▶ _DESCRIPTION OF THE TASK_: This task calls for copying every line in the data below that contains the word "Verwaltungsgemeinschaft".

★ ★ ★ ★

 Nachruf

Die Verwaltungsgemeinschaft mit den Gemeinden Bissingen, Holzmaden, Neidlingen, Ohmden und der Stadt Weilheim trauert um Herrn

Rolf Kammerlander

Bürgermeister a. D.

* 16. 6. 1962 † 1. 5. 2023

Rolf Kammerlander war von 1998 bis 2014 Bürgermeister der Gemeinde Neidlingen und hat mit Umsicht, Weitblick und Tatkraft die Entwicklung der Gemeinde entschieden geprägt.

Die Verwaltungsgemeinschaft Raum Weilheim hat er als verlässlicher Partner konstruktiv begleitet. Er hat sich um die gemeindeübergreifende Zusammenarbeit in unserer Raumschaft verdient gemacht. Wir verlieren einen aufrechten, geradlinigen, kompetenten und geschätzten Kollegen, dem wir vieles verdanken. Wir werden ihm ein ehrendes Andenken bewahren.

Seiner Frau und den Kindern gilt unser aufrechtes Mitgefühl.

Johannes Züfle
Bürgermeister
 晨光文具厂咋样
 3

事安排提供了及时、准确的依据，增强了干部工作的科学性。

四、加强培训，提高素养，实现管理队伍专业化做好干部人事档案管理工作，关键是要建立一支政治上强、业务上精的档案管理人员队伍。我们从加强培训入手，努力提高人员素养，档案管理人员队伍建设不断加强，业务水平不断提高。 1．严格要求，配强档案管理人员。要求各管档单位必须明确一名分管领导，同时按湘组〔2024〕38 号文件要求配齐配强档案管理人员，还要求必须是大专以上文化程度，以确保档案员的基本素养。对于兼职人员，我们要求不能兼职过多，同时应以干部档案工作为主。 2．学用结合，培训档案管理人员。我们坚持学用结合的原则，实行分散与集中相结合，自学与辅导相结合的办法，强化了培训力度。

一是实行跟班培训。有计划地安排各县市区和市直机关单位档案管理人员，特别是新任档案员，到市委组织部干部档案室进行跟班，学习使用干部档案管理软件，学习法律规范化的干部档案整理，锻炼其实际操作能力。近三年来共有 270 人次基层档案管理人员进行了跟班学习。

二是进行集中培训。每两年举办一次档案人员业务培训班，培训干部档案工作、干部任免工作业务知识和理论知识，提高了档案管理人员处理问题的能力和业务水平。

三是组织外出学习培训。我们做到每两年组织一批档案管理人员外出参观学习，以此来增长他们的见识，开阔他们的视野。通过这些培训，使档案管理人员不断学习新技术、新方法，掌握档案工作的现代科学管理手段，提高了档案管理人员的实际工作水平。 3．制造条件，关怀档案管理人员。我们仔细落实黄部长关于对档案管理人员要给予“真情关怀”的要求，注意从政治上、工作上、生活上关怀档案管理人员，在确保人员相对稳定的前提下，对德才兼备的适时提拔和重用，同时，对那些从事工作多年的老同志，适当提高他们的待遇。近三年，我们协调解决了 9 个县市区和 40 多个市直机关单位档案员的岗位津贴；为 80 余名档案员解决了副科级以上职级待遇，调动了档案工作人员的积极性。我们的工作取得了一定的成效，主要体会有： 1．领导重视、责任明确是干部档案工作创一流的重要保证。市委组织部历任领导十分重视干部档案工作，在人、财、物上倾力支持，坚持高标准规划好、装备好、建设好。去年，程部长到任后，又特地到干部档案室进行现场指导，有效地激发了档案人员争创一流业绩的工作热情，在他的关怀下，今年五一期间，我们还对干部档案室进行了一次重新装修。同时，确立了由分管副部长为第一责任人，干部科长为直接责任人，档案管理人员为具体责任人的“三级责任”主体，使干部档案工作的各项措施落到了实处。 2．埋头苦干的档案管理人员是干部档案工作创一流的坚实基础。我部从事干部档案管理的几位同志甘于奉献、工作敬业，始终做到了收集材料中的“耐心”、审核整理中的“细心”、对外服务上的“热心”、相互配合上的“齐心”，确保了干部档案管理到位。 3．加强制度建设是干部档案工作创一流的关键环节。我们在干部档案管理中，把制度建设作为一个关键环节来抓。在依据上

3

★ ★ ★ ★

▶ _RESULT_:
Die Verwaltungsgemeinschaft mit den Gemeinden Bissingen, Holzmaden, Neidlingen, Ohmden und der Stadt Weilheim trauert um Herrn
Die Verwaltungsgemeinschaft Raum Weilheim hat er als verlässlicher Partner konstruktiv begleitet. Er hat sich um die gemeindeübergreifende Zusammenarbeit in unserer Raumschaft verdient gemacht. Wir verlieren einen aufrechten, geradlinigen, kompetenten und geschätzten Kollegen, dem wir vieles verdanken. Wir werden ihm ein ehrendes Andenken bewahren.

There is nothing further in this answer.